First off, it's highly readable. The characters are complex and intriguing, particularly the main character (the "Heathcliff" of the novel), Taro Azuma. But more than this, what Mizumura does with the novel form is fascinating: the book has a very long (150 pages +) preface where she tells the "real" story of how she came to write the novel and which people she met in her life helped her see a way in to approaching this story. She writes about inspiration and creativity, about growing up in New York with echoes from the original novel (as though life itself were a kind of novel but only in the retelling of life itself). But the preface is, in many ways, as important as the novel itself. It sets up so many expectations and helps us navigate certain plot points in the retelling part. I kept returning to the original Wuthering Heights while reading it, wondering how Emily Bronte's novel would have opened up if she had added this long "true" part before the novel.

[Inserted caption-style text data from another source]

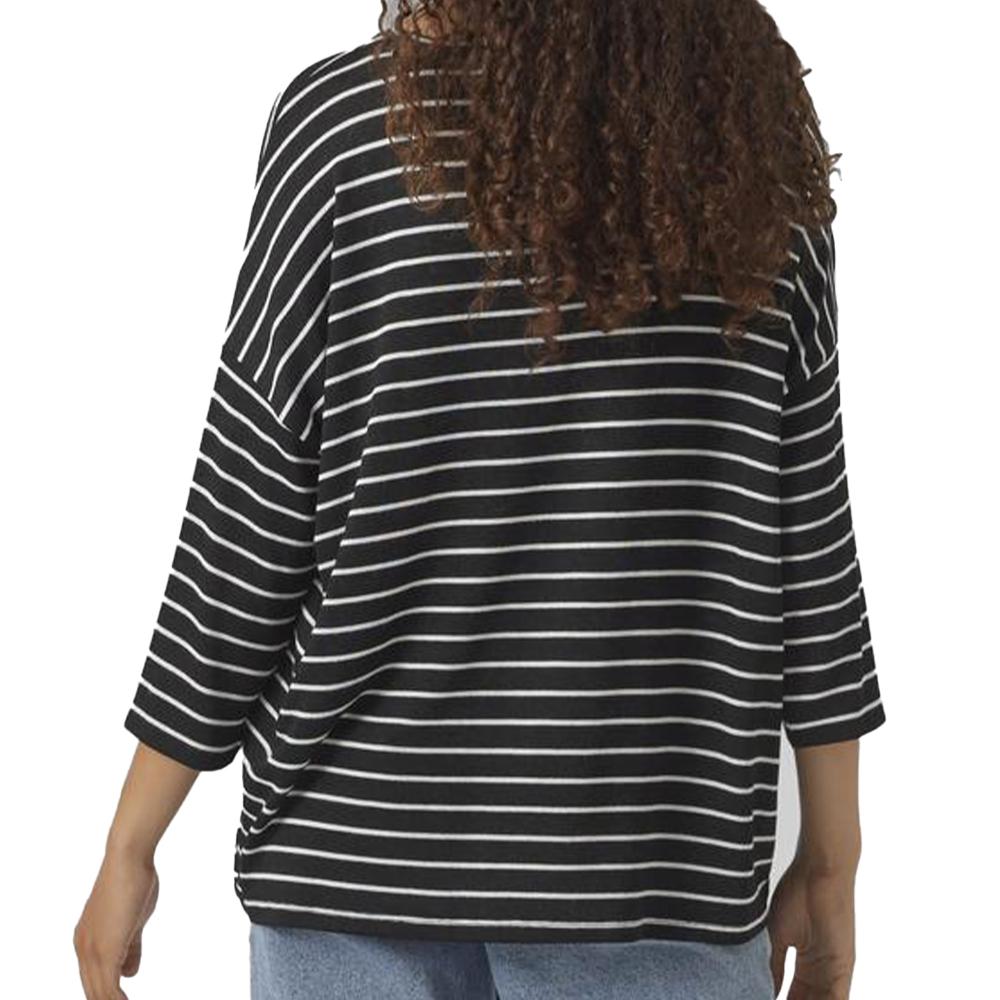 Vero Moda Pull Noir/Blanc Femme Vero Moda Brianna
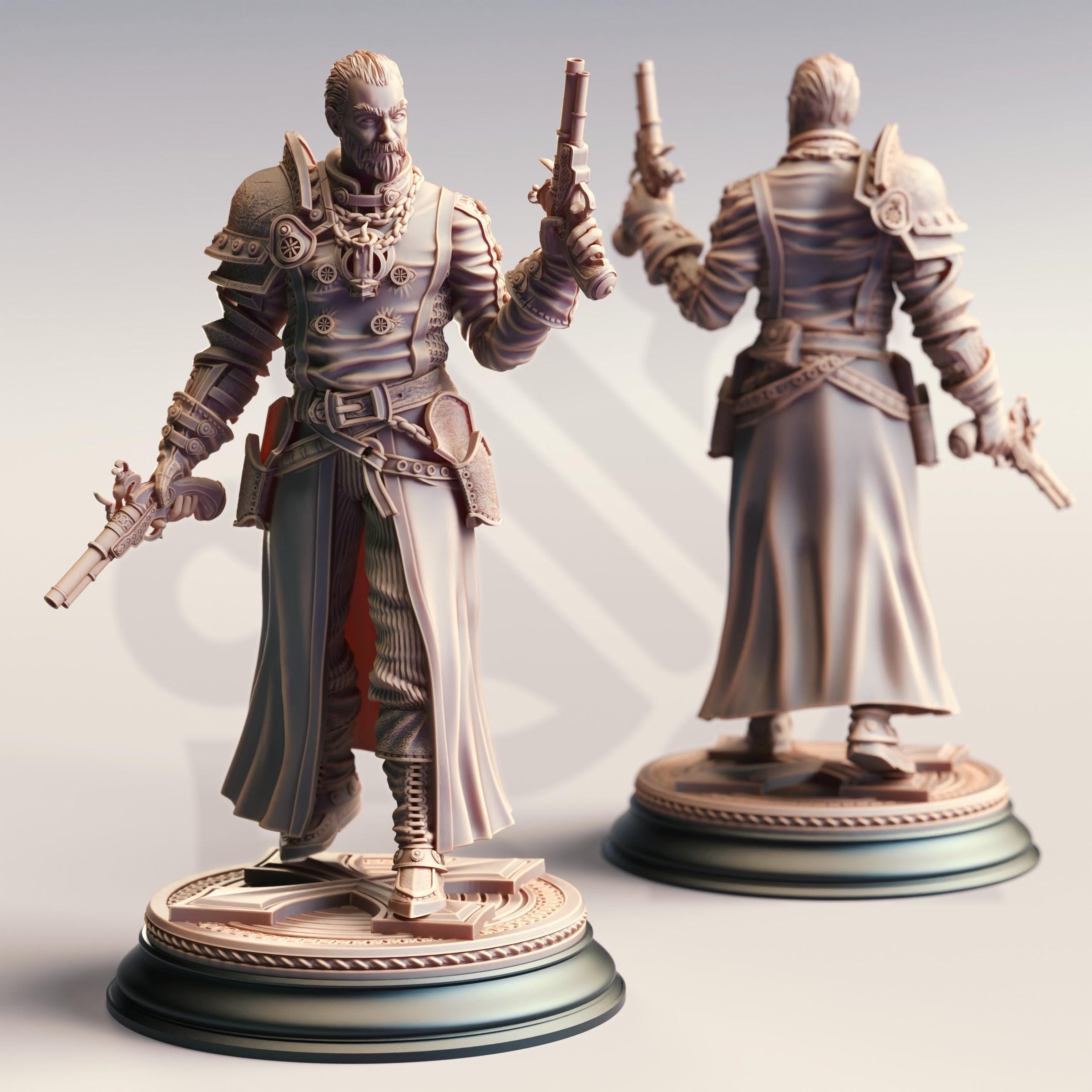 3D Printed Righteous Priest Gunslinger by DM Stash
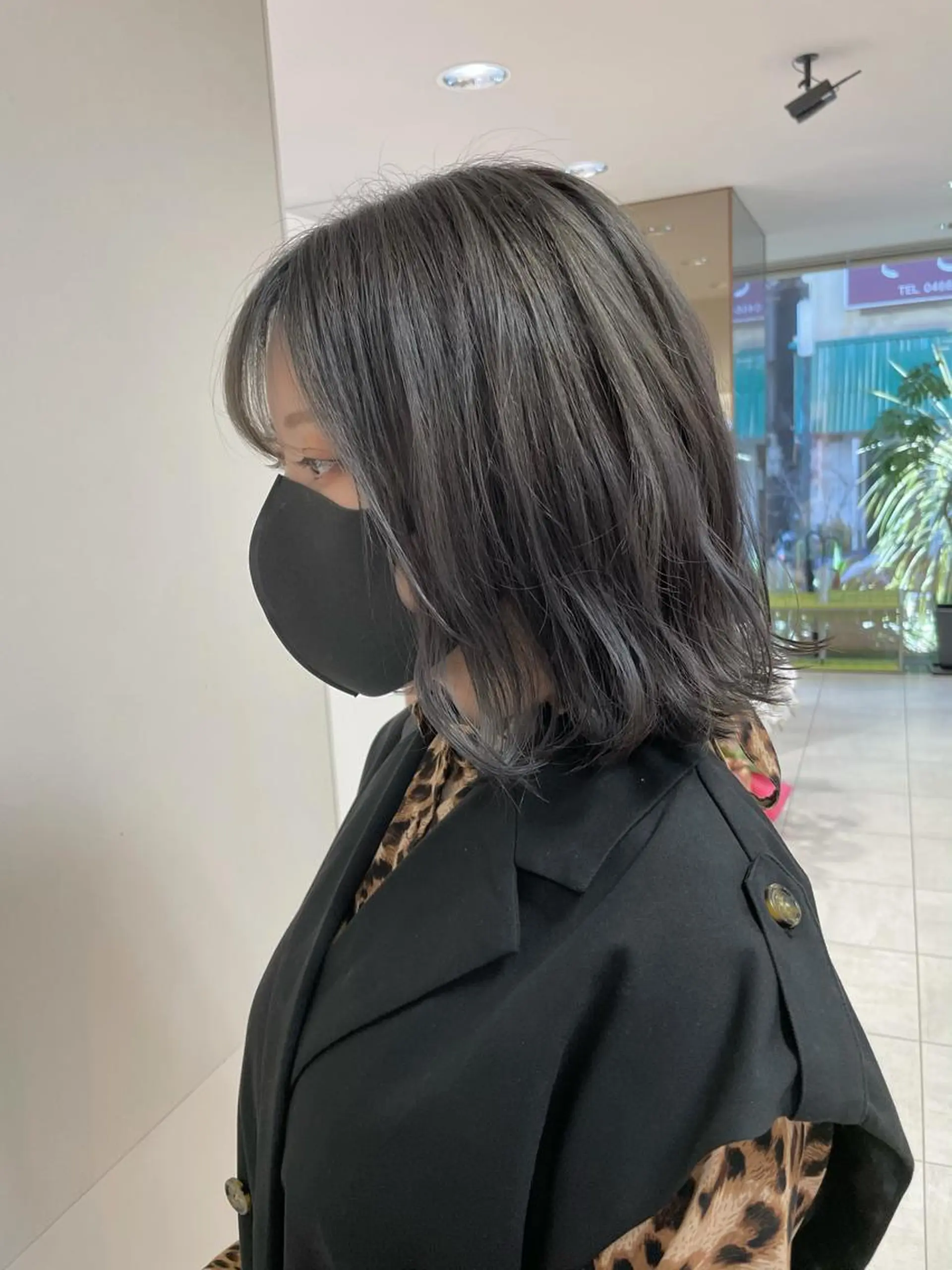 ミディアム カラー ヘアアレンジ ヘアカラー トリートメント 【Sweep】おじま のぞみのヘアスタイル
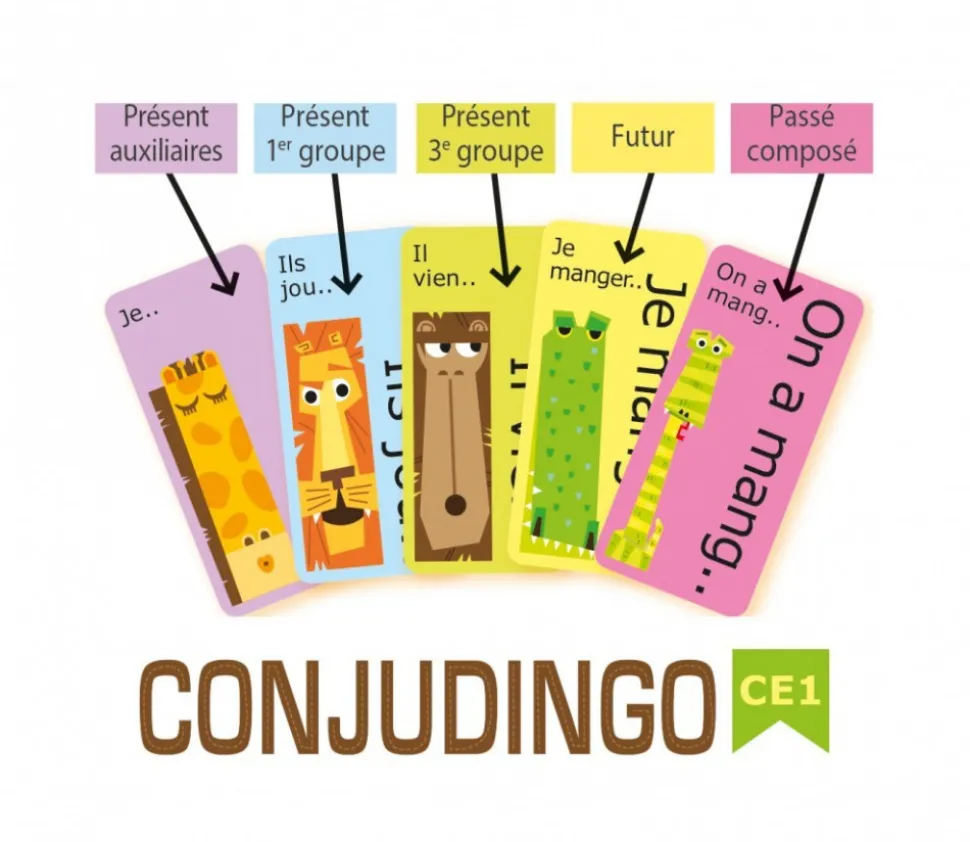 Conju Dingo CE1 - jeu des conjugaisons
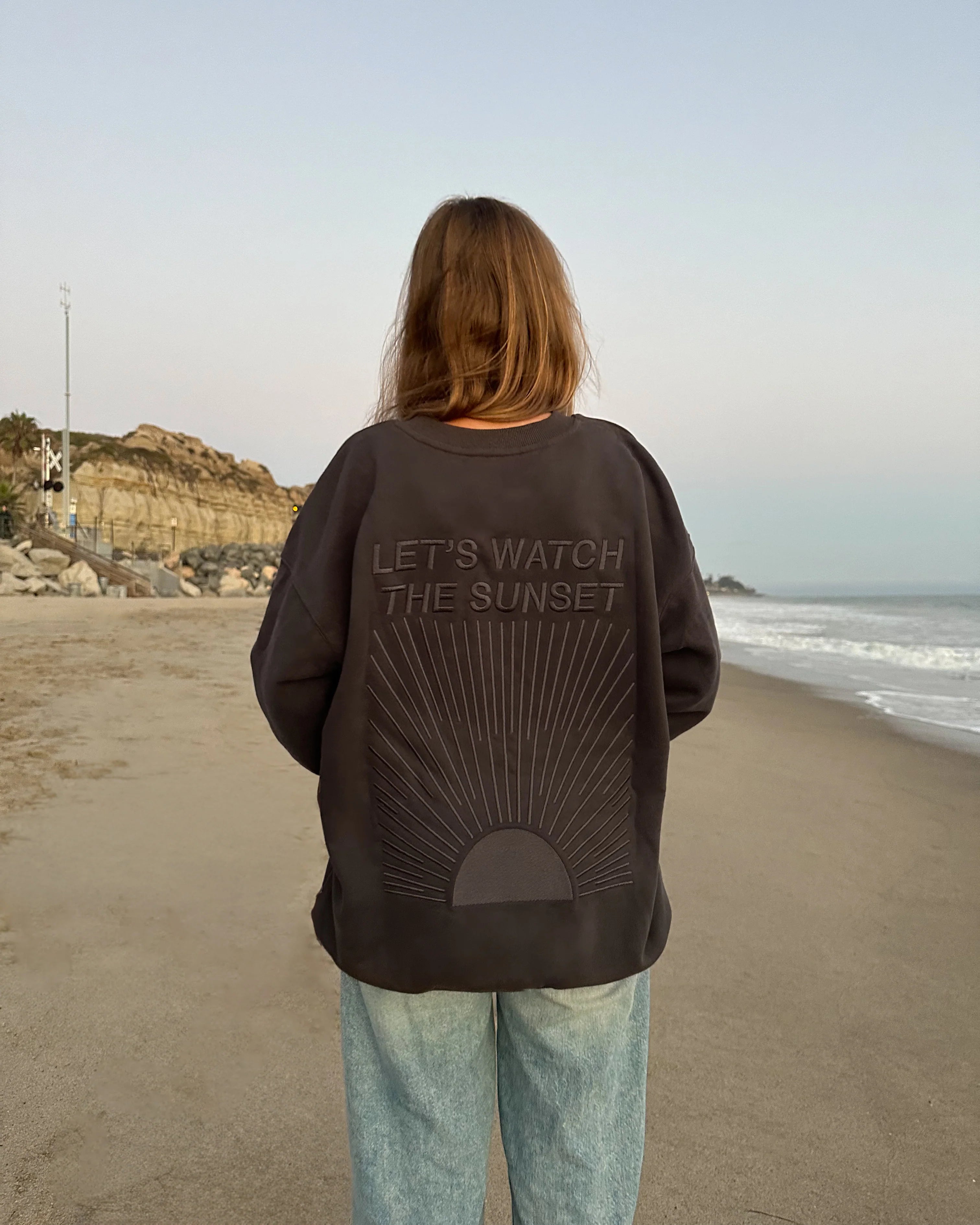 "Yin+Yang" Let's Watch the Sunset Crew Neck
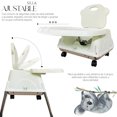 thumbnail image 4 of Silla Periquera Para Bebe Portatil Plegable Asiento Con Charola, 4 of 6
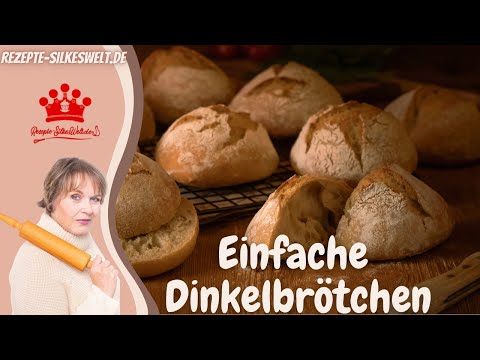 Ich kaufe keine Brötchen mehr! Ich backe sie selbst!!!😀 Einfache Dinkelbrötchen 😍 #Silkeswelt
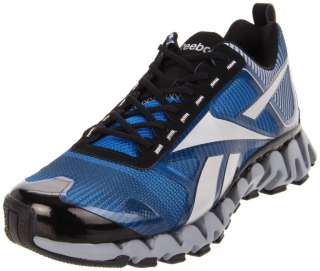 NIB!! Reebok ZigTech ZigReeTrek Trail Running Shoes   Blue/Silver/Blk 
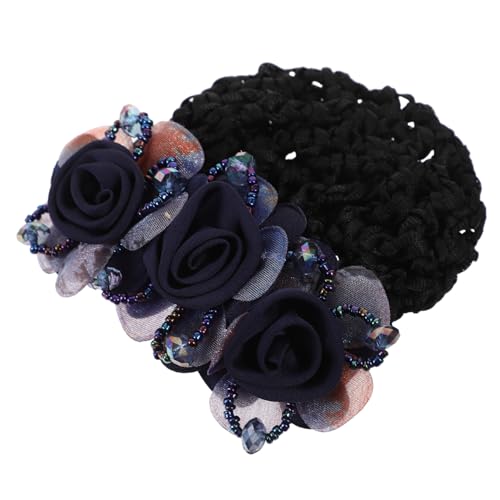 CLISPEED Blumen Haarnetz Duttabdeckung mit Spitzenblume Haarschmuck Damen Haarknoten Accessoire für Krankenschwestern Servicekräfte Ballett Tänzerinnen Alltag von CLISPEED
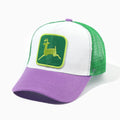 Elk Embroidery Duckbill Cap for Women, Sun Protection Wide Brim Baseball Cap, Adjustable Mesh Cap, Export Ready Stock Hat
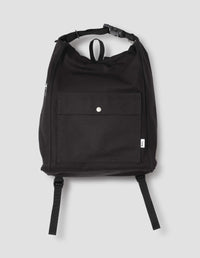 MHL. TWO WAY RUCKSACK | SOFT COTTON CANVAS | BLACK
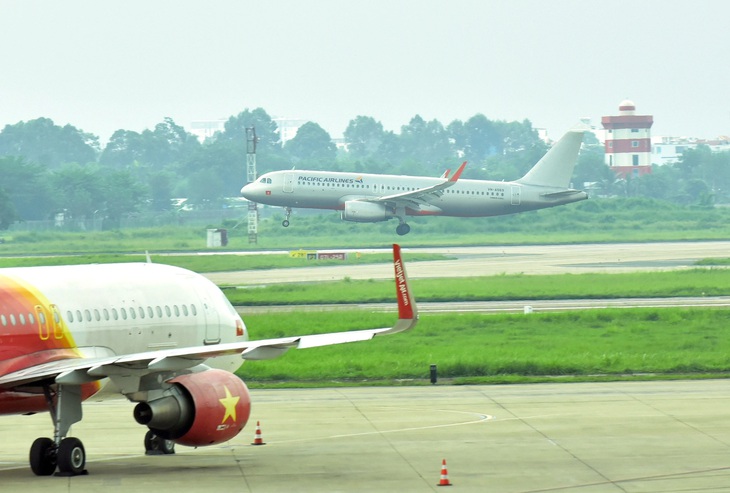 Pacific Airlines chính thức không còn máy bay hoạt động từ ngày 18-3 do trả toàn bộ máy bay cho chủ tàu nước ngoài - Ảnh: T.T.D.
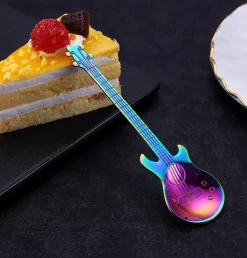 Kolorowe muzyczne łyżeczki - prezent dla gitarzysty muzyka
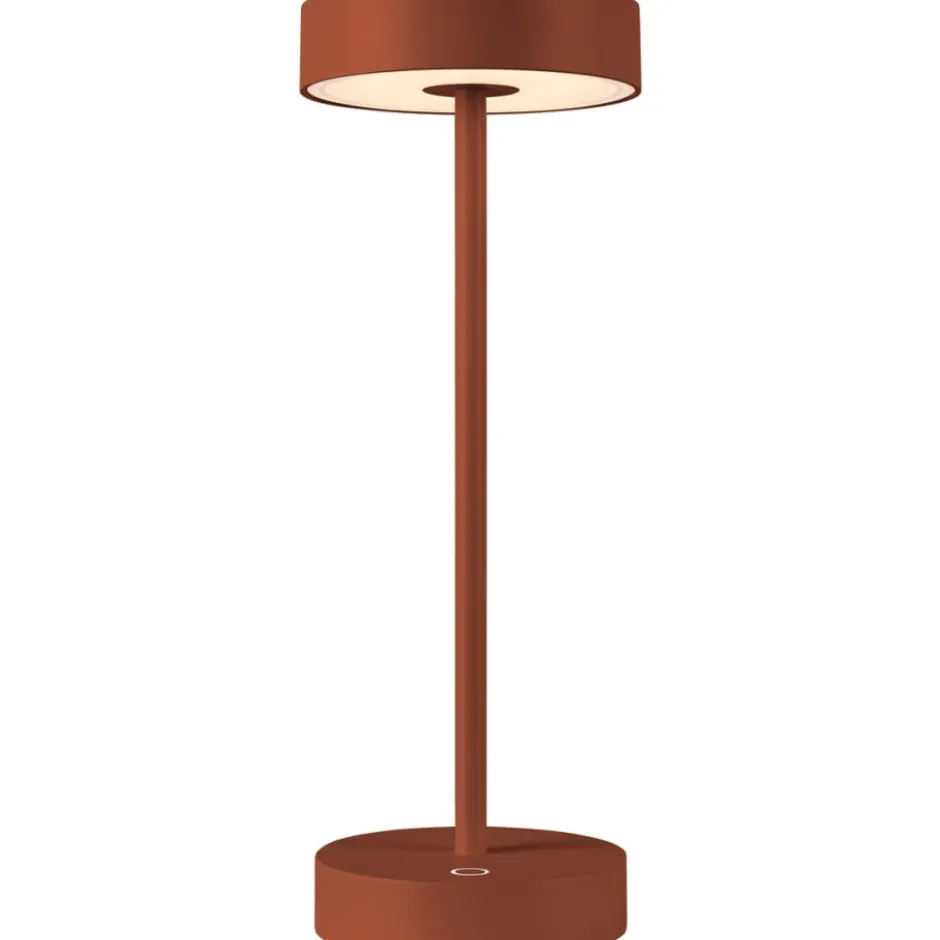 SLV Vinolina genopladelig bordlampe, rustfarvet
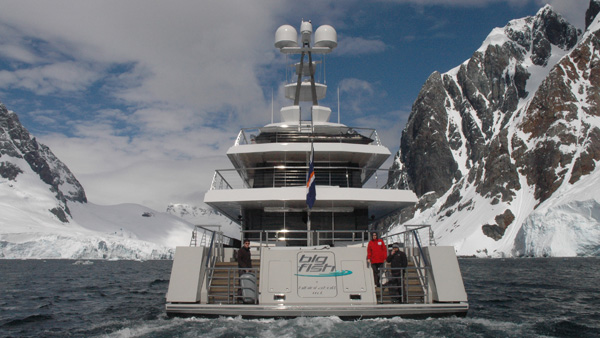 Motor Yacht Big Fish cancels plans to Navigate the Northeast Passage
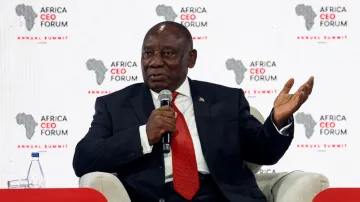 Jihoafrický prezident Cyril Ramaphosa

The book has layers of tellings: the author tells us about her telling before she even tells it. Then some young man she meets in her real life becomes the basis of the main character who starts telling the story of the novel (Is he real? Is he fictional? Is he both?) but the bulk of the novel, as in Bronte's version, is told from the point of view of a housekeeper who witnesses the doomed love affair as an insider.

What I love about books that are retellings is when they open up the original and change it in a certain way for me, when I view that earlier work differently because of the retelling. The novel, like the original, looks at class but in very different ways that Bronte's novel. Mizumura is also interested in gender, in the war, in how the different generations approached love and violence. She explores the vastly different Japanese economy, what Japan was like when it was still a poor country.

At any rate, the book is nearly 1,000 pages long (but packaged beautifully in two separate volumes so they are easy to lug around) but I zipped through it in two weeks (a long time for me) and was enthralled in the novel from beginning to end. I highly recommend this book.